Problem requirements:
Images should be left out, and everything else in the listing reproduced exactly.
[Opening Provided material section]
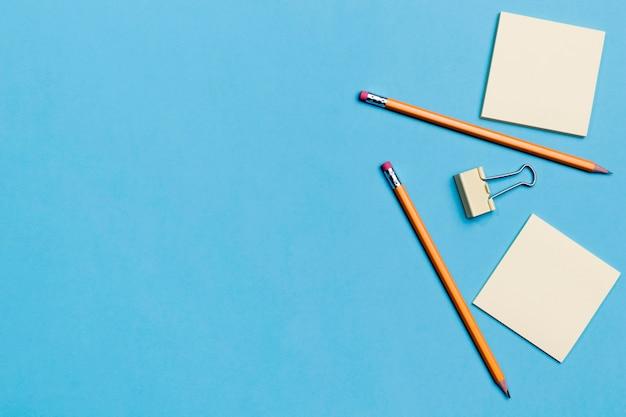Lápices de vista superior con notas adhesivas sobre la mesa Foto Premium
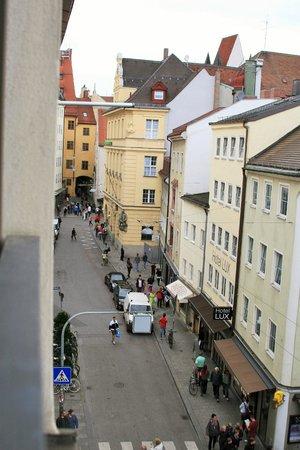 Cortiina Hotel: street view from 2nd floor room in annex building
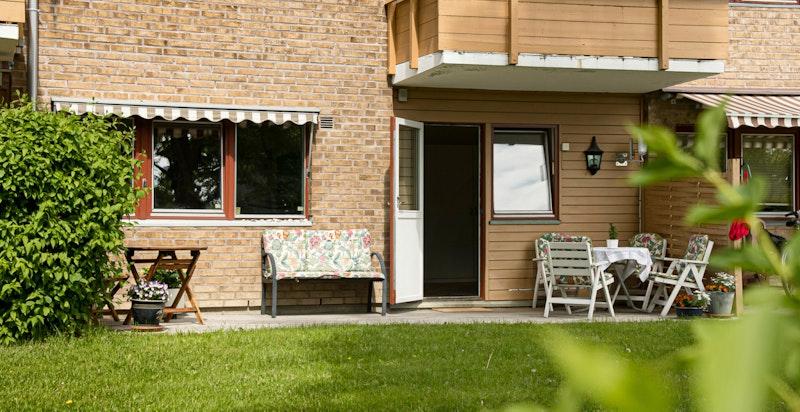 Sameiet har en pent opparbeidet fellestomt og fra boligen er det direkte utgang til gressplen.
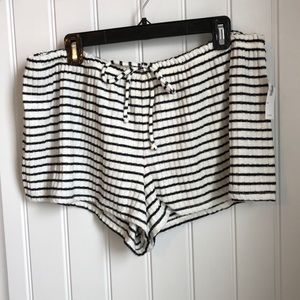 BNWT Old Navy lounge shorts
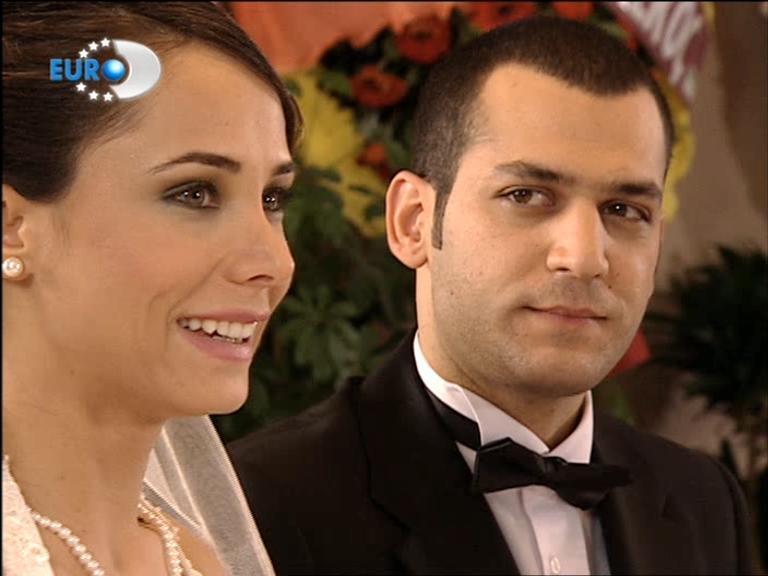 صور ازواج الممثلين التركين الحقيقين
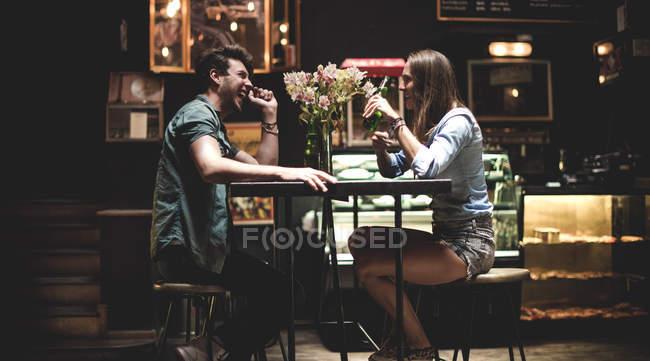 Due giovani persone seduta nel bar — Foto stock
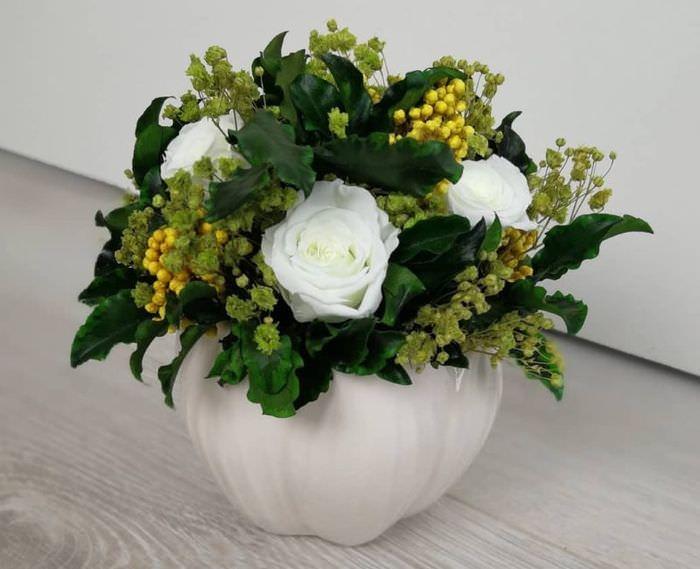 Искусственный букет с белыми розами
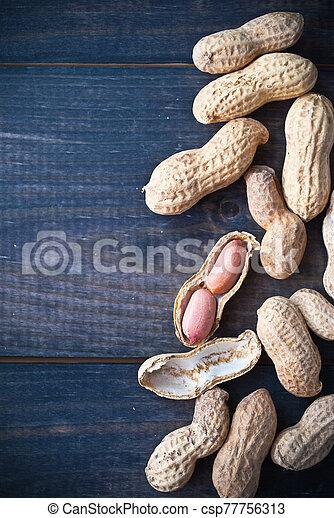 Roasted peanuts frame - csp77756313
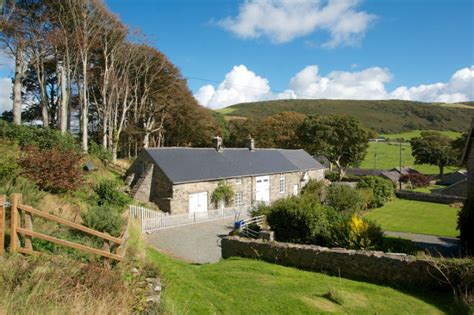 Cottages With Swimming Pools In Wales by Cottages With A Swimming Pool In Wales With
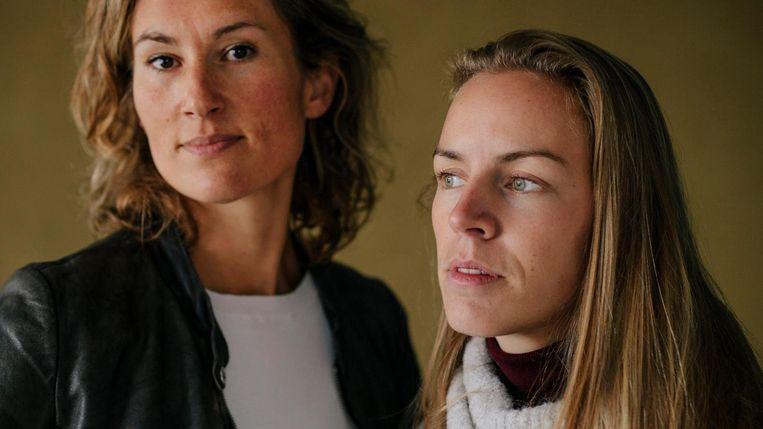 De door Nabil O. mishandelde Miriam (links) en Noortje.  Beeld Marc Driessen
[Closing Provided material section]
Task result:
Lápices de vista superior con notas adhesivas sobre la mesa Foto Premium
 Cortiina Hotel: street view from 2nd floor room in annex building
 Sameiet har en pent opparbeidet fellestomt og fra boligen er det direkte utgang til gressplen.
 BNWT Old Navy lounge shorts
 صور ازواج الممثلين التركين الحقيقين
 Due giovani persone seduta nel bar — Foto stock
 Искусственный букет с белыми розами
 Roasted peanuts frame - csp77756313
 Cottages With Swimming Pools In Wales by Cottages With A Swimming Pool In Wales With
 De door Nabil O. mishandelde Miriam (links) en Noortje.  Beeld Marc Driessen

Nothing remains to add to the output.